◆ TESTO SELEZIONATO ◆
####################
Resta in carcere il 32enne che aveva fatto ricorso perl e foto a minori, respinta la motivazione della “mancanza dell’atto sessuale”.
La decisione della custodia cautelare in carcere è stata confermata dal Riesame di Milano. Sotto accusa le foto hard inviate a minori via WhatsApp.
32enne arrestato per foto hard a minori: il caso
Un caso che sta facendo discutere quello di un 32enne che è stato indagato per aver inviato messaggi su WhatsApp ad una minorenne.
Tali messaggi, tra cui anche una foto hard, mostravano contenuti sessualmente allusivi.
La ragazza minorenne inoltre risulta che venisse minacciata di divulgare la conversazione qualora non avesse ricambiato con l’invio all’uomo di sue foto compromettenti.
Il 32enne è stato indagato e trattenuto in custodia cautelare ma la sua difesa aveva presentato il ricorso con precise motivazioni.
Oggi è giunta la sentenza che risulta molto importante perché definisce la natura del reato nei confronti dei minori.
La decisione della Cassazione: è reato
Gli avvocati della difesa avevano contestato il ricorso, come riporta La Repubblica, motivandolo con la mancanza effettiva di incontro tra l’uomo e la minorenne.
“La condotta tenuta dall’indagato non aveva indagato la sfera sessuale della minore per assenza di richiesta di rapporto sessuale”.
Per la difesa dunque, dato che rapporto non vi era stato, non sussisteva reato.
Di avviso opposto la terza sezione penale della Cassazione di Milano che invece ha rigettato il ricorso e confermato la carcerazione.
Secondo i giudici infatti l‘invio di foto hard a minori rappresenta un reato di violenza sessuale poiché:
“Pur in assenza di contatto fisico con la vittima, quando gli atti sessuali coinvolgessero la corporeità sessuale..”
Per la Cassazione, l’invio di materiale hard compromette la libertà dell’individuo allo scopo di soddisfare il proprio istinto sessuale.
La violenza sessuale è stata dunque ravvisata:
“Nell’induzione allo scambio di foto erotiche, nella conversazione sulle pregresse esperienze, nella minaccia a divulgare la chat”.
Per il Tribunale dunque, l’uomo è giusto che resti in carcere dal momento che, essendo emerso lo stesso comportamento nei confronti di altri minori, vi è il rischio che continui in tali azioni utilizzando i molti supporti informatici.
####################
◆ I DATI ◆
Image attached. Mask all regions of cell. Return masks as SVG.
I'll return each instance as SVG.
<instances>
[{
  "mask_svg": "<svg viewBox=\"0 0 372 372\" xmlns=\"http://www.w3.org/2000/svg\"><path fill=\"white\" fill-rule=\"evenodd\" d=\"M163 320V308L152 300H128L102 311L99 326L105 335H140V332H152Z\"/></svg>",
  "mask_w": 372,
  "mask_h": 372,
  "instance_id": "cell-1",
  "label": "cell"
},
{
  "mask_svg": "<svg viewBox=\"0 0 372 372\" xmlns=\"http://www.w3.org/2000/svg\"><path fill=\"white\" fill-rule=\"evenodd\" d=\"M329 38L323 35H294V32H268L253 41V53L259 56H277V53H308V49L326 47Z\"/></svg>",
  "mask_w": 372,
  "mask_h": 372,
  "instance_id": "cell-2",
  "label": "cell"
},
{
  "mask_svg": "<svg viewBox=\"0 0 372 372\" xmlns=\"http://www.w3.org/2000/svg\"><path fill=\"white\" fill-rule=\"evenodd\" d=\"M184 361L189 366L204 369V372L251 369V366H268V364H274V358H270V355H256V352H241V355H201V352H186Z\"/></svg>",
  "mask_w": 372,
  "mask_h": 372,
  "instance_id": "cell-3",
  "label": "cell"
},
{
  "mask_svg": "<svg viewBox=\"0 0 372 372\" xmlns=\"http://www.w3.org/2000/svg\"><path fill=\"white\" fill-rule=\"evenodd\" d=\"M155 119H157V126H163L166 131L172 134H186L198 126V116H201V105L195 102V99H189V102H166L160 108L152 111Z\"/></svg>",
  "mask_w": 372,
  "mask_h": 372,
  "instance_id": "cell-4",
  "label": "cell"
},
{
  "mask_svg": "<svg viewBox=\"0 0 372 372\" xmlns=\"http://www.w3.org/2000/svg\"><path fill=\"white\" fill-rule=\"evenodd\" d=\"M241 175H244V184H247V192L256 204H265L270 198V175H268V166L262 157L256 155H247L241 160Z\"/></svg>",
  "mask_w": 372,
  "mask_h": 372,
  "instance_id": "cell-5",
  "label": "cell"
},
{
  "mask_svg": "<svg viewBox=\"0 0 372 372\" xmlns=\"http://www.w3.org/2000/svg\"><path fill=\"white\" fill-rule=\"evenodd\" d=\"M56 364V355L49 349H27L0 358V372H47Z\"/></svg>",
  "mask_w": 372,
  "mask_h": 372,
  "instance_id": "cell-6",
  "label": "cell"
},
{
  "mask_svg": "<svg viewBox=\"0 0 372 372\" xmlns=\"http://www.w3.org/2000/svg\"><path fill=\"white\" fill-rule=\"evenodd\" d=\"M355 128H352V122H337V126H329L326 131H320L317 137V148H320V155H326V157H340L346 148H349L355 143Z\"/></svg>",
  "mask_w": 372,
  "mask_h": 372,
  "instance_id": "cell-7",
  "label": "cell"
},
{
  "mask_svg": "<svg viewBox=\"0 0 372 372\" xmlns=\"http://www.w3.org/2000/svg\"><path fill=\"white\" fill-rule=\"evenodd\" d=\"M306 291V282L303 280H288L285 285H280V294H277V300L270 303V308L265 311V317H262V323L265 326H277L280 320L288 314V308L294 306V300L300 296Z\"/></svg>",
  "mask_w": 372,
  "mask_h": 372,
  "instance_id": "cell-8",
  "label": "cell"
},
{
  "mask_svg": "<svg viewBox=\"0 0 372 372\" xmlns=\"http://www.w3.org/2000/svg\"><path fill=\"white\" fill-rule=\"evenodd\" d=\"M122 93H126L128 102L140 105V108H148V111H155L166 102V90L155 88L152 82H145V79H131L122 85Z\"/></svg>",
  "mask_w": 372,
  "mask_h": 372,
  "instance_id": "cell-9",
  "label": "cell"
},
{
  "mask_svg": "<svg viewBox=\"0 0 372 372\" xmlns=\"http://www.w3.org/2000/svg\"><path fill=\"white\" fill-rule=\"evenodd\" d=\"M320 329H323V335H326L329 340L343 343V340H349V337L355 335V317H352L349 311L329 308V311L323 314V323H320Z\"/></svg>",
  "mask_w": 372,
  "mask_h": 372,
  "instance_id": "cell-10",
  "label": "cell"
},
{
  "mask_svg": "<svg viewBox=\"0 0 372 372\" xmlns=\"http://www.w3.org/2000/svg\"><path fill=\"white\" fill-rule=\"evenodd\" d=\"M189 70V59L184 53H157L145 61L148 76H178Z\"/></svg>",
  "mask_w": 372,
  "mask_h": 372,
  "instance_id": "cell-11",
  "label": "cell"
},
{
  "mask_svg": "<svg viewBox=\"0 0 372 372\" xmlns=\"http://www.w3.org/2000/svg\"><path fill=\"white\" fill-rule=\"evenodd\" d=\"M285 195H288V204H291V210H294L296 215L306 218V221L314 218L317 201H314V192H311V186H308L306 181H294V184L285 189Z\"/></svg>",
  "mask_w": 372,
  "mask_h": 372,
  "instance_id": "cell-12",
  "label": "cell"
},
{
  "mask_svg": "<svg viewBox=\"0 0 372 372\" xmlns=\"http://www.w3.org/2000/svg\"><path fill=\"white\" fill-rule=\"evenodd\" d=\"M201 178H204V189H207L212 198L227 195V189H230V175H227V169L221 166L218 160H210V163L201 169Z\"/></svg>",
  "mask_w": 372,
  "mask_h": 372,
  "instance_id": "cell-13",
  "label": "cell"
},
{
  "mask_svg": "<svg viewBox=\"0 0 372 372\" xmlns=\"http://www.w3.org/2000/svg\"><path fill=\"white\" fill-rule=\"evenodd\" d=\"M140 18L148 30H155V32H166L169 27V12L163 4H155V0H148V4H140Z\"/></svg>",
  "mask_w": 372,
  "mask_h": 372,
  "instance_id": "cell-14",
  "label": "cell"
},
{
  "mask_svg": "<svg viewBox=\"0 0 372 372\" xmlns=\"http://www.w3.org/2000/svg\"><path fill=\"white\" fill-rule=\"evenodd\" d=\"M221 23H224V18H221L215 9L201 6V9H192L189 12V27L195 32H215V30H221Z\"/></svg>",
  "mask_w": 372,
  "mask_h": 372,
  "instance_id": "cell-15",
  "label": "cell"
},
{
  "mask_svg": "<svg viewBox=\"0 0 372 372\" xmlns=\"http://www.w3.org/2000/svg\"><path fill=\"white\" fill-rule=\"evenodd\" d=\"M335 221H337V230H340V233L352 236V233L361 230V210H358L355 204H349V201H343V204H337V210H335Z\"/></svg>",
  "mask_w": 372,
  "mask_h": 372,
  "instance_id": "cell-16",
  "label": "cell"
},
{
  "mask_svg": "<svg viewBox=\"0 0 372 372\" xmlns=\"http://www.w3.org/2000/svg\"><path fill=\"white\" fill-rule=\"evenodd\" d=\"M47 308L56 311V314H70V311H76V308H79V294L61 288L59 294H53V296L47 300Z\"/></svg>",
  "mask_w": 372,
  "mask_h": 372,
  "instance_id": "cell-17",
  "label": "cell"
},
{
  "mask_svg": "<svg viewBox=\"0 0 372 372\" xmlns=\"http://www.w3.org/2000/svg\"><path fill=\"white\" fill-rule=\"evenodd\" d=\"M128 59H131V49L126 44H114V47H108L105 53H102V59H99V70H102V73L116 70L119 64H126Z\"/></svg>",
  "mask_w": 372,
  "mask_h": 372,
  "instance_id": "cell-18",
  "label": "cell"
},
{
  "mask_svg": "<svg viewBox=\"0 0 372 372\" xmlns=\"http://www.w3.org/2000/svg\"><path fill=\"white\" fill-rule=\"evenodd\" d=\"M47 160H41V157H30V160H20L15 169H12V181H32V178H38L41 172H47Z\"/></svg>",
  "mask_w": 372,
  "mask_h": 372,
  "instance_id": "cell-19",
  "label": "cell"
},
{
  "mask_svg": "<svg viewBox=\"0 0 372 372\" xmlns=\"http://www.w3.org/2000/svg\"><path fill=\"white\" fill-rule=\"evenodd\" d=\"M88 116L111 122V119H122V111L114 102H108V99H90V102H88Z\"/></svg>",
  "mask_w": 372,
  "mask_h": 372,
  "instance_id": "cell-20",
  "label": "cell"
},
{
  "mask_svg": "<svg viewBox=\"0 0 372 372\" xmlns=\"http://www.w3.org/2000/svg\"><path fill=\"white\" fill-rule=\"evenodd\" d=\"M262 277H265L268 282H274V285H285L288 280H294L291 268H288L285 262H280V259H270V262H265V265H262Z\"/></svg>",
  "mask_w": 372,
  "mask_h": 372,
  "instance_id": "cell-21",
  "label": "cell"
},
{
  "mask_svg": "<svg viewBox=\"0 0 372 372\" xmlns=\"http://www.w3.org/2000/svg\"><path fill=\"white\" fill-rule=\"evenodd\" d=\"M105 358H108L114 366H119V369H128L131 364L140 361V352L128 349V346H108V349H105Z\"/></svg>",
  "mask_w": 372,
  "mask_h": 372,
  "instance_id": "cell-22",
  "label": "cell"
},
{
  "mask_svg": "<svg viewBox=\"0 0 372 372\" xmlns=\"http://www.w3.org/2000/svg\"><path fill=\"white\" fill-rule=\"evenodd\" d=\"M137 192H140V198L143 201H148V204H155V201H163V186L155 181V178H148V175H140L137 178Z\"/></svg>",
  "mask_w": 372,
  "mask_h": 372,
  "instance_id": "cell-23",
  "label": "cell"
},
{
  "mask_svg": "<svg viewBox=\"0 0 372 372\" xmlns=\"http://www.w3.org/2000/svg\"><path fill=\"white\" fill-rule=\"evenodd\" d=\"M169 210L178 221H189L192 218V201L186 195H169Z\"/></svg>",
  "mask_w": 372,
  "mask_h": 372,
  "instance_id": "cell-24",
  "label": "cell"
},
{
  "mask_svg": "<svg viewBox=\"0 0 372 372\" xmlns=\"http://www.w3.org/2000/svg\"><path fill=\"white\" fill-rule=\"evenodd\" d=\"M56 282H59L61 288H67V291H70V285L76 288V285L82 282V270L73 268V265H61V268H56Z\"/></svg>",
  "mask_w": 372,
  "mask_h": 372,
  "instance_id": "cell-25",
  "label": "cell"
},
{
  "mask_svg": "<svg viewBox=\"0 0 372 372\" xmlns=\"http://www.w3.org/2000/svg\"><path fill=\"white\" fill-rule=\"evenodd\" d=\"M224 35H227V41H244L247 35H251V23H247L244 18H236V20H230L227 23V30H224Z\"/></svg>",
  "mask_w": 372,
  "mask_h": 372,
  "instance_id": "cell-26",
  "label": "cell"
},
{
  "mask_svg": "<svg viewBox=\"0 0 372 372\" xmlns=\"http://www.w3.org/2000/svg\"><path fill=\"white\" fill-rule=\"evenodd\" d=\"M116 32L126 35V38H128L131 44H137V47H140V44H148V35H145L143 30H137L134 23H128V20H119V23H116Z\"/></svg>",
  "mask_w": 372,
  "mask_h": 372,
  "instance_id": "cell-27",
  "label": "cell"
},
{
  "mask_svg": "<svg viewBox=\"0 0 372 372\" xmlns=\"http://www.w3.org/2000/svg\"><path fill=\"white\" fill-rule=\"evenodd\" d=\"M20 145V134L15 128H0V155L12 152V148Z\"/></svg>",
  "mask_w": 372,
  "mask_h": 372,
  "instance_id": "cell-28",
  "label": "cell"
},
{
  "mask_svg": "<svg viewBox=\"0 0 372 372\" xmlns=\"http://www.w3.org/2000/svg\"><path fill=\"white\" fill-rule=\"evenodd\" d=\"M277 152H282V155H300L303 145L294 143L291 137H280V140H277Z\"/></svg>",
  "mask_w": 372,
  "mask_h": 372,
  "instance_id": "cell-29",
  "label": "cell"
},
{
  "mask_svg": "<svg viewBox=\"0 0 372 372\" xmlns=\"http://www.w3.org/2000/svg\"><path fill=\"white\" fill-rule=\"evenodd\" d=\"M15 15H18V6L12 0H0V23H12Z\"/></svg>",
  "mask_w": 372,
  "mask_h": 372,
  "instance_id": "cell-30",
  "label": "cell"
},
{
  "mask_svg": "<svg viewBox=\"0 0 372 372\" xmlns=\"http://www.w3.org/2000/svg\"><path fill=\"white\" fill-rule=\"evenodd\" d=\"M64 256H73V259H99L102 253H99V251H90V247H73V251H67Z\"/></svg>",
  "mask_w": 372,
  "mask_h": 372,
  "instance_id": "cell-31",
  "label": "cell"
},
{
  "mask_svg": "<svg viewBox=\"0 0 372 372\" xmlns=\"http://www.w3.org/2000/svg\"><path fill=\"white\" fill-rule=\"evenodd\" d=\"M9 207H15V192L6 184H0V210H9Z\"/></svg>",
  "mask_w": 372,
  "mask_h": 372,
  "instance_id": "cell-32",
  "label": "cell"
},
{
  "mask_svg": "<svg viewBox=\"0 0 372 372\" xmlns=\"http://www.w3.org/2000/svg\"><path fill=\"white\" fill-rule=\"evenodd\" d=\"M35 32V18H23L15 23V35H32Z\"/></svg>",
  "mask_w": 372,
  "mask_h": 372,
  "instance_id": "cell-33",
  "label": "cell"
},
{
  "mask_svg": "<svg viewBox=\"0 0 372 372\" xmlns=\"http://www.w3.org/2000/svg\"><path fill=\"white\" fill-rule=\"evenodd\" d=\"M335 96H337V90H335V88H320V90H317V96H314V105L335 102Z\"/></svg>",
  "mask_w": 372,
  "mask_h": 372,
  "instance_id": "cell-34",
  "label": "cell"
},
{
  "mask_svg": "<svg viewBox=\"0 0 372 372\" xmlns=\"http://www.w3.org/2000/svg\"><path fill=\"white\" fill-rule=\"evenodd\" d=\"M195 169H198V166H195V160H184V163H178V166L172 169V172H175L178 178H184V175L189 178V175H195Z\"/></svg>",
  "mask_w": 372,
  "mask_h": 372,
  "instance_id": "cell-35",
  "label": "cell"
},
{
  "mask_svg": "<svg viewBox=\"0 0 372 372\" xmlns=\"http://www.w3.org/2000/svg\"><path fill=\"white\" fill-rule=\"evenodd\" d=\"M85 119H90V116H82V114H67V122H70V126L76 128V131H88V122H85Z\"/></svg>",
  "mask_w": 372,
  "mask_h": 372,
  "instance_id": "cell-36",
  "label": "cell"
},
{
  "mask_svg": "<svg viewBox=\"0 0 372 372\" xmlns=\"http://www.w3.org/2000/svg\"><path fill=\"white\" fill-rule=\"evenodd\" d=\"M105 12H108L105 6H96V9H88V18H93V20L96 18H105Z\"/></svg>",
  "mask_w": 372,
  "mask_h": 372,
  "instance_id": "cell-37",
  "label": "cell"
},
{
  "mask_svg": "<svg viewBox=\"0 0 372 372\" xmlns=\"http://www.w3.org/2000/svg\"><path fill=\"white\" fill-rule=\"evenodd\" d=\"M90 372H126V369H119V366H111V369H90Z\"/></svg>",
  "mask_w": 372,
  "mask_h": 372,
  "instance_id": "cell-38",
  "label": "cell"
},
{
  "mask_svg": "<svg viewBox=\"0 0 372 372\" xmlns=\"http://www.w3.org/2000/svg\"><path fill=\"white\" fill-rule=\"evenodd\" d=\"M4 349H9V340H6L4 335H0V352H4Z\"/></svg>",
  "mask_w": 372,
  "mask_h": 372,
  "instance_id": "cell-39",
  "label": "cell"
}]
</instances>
####################
◆ DOMANDE ◆
A) Ricopia dall'articolo sul caso del 32enne il passo che va da "32enne arrestato per" fino a "ad una minorenne.".
B) Secondo l'articolo sul caso del 32enne, che cosa veniva minacciato alla ragazza minorenne?

◆ SOLUZIONI DELL'ESERCIZIO ◆
A)
32enne arrestato per foto hard a minori: il caso
Un caso che sta facendo discutere quello di un 32enne che è stato indagato per aver inviato messaggi su WhatsApp ad una minorenne.

B) Le veniva minacciato di divulgare la conversazione se non avesse ricambiato inviando all'uomo sue foto compromettenti.